**Instructions for the task:** From the records below, pull out the stretch from the line containing "Which object from" through the final line, reproducing each line unchanged.

**Records from a dataset:**
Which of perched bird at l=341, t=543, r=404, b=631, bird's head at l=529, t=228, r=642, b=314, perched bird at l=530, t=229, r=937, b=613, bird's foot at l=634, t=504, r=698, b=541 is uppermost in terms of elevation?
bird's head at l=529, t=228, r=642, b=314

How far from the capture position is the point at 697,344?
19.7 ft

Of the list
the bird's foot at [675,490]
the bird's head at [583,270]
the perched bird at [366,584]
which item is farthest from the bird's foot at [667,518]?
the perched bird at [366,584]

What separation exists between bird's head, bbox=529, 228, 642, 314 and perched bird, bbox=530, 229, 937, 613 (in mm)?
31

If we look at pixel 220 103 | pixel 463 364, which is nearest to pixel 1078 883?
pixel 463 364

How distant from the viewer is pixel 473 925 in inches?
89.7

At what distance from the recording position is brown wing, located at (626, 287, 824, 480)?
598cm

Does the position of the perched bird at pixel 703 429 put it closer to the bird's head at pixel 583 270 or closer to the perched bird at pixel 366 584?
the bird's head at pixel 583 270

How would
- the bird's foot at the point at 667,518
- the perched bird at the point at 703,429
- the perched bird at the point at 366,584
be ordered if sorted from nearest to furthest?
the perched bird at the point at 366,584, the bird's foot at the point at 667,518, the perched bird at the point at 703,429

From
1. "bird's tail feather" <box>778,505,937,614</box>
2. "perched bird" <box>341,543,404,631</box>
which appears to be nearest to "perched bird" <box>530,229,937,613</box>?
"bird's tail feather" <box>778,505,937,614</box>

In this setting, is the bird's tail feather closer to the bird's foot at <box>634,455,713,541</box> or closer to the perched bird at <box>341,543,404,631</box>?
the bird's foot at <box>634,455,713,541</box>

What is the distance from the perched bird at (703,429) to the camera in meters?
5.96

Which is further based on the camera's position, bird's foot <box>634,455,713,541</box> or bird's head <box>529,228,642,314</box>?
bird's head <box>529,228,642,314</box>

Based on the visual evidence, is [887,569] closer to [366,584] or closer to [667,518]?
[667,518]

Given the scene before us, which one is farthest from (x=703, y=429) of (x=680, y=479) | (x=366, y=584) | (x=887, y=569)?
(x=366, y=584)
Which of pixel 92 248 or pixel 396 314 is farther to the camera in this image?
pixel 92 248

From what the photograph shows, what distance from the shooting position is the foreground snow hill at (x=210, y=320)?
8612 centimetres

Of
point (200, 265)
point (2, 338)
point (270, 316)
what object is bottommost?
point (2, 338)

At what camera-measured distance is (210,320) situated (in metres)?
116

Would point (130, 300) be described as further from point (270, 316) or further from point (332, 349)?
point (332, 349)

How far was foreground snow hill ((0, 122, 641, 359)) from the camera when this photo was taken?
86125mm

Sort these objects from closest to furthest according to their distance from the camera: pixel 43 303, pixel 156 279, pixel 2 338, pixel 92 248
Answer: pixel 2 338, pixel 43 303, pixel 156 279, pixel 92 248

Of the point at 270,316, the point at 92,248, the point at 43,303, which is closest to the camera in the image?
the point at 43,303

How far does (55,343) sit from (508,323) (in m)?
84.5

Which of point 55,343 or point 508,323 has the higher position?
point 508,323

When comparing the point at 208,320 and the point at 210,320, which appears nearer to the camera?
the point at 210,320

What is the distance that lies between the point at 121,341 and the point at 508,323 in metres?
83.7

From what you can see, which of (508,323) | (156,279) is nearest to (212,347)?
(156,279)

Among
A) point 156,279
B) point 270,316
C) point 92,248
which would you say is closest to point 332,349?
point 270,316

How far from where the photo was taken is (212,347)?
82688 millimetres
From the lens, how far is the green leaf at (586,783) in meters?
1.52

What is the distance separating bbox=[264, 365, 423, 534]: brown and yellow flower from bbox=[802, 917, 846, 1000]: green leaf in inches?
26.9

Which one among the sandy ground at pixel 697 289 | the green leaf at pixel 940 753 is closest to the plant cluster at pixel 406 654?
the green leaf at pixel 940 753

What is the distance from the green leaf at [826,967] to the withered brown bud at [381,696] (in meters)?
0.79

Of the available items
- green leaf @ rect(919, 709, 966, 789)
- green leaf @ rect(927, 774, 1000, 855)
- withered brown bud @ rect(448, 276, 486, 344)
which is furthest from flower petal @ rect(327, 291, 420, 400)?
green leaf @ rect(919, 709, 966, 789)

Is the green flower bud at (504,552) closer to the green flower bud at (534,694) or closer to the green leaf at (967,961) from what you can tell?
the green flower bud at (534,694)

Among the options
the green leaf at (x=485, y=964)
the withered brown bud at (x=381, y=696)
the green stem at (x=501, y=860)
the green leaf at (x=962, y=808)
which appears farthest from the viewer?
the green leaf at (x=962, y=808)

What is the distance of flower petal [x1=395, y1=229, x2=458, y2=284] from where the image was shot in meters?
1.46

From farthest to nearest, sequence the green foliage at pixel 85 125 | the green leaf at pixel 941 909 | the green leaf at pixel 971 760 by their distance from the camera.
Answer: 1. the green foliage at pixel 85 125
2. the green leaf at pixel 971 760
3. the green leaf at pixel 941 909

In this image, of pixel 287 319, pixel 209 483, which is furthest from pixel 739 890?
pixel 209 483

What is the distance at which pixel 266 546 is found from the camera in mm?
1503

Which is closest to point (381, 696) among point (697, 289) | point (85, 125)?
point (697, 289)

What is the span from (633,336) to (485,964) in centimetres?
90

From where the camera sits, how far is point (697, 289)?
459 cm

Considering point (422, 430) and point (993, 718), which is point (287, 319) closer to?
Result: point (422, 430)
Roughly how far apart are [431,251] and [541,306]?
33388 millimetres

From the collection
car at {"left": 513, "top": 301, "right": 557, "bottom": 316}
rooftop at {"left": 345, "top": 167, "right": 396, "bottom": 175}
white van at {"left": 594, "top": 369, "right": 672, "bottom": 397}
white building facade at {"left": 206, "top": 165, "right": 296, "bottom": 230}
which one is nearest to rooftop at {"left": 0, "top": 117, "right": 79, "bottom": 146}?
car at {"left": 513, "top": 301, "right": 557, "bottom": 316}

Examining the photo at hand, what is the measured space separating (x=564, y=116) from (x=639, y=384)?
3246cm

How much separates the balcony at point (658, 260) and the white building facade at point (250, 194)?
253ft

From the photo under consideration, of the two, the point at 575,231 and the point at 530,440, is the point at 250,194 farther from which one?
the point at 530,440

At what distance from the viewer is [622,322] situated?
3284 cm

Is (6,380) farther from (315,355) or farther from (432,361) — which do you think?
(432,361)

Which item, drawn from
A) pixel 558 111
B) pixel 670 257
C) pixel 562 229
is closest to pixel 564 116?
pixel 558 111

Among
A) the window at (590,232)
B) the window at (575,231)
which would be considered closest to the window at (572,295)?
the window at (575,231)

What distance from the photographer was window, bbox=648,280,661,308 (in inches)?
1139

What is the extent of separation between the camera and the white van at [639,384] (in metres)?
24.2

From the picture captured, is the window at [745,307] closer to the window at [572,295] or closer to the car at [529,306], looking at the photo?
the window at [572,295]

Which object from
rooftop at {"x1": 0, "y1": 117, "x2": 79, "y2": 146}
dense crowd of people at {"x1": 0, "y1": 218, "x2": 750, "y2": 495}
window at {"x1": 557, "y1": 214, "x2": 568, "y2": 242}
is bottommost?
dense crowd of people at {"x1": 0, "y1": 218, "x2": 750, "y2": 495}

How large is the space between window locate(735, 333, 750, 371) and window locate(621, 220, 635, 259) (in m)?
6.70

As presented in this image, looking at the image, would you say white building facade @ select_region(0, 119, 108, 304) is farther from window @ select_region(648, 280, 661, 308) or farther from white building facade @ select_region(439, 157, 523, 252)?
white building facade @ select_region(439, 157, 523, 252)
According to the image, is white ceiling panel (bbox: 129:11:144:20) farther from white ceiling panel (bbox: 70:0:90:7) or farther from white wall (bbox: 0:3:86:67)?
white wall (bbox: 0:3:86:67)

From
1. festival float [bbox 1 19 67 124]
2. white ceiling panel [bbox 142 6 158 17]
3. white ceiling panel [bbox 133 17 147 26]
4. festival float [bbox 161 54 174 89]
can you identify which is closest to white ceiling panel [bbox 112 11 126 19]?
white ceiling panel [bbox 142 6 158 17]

**Complete output:**
Which object from
rooftop at {"x1": 0, "y1": 117, "x2": 79, "y2": 146}
dense crowd of people at {"x1": 0, "y1": 218, "x2": 750, "y2": 495}
window at {"x1": 557, "y1": 214, "x2": 568, "y2": 242}
is bottommost?
dense crowd of people at {"x1": 0, "y1": 218, "x2": 750, "y2": 495}

How large is the space between window locate(735, 333, 750, 371) and window locate(621, 220, 635, 259) (in m)?
6.70

As presented in this image, looking at the image, would you say white building facade @ select_region(0, 119, 108, 304) is farther from window @ select_region(648, 280, 661, 308) or farther from white building facade @ select_region(439, 157, 523, 252)?
white building facade @ select_region(439, 157, 523, 252)
According to the image, is white ceiling panel (bbox: 129:11:144:20) farther from white ceiling panel (bbox: 70:0:90:7) or farther from white wall (bbox: 0:3:86:67)?
white wall (bbox: 0:3:86:67)

From
1. festival float [bbox 1 19 67 124]
2. white ceiling panel [bbox 142 6 158 17]
3. white ceiling panel [bbox 133 17 147 26]
4. festival float [bbox 161 54 174 89]
can you identify which is closest to white ceiling panel [bbox 112 11 126 19]?
white ceiling panel [bbox 142 6 158 17]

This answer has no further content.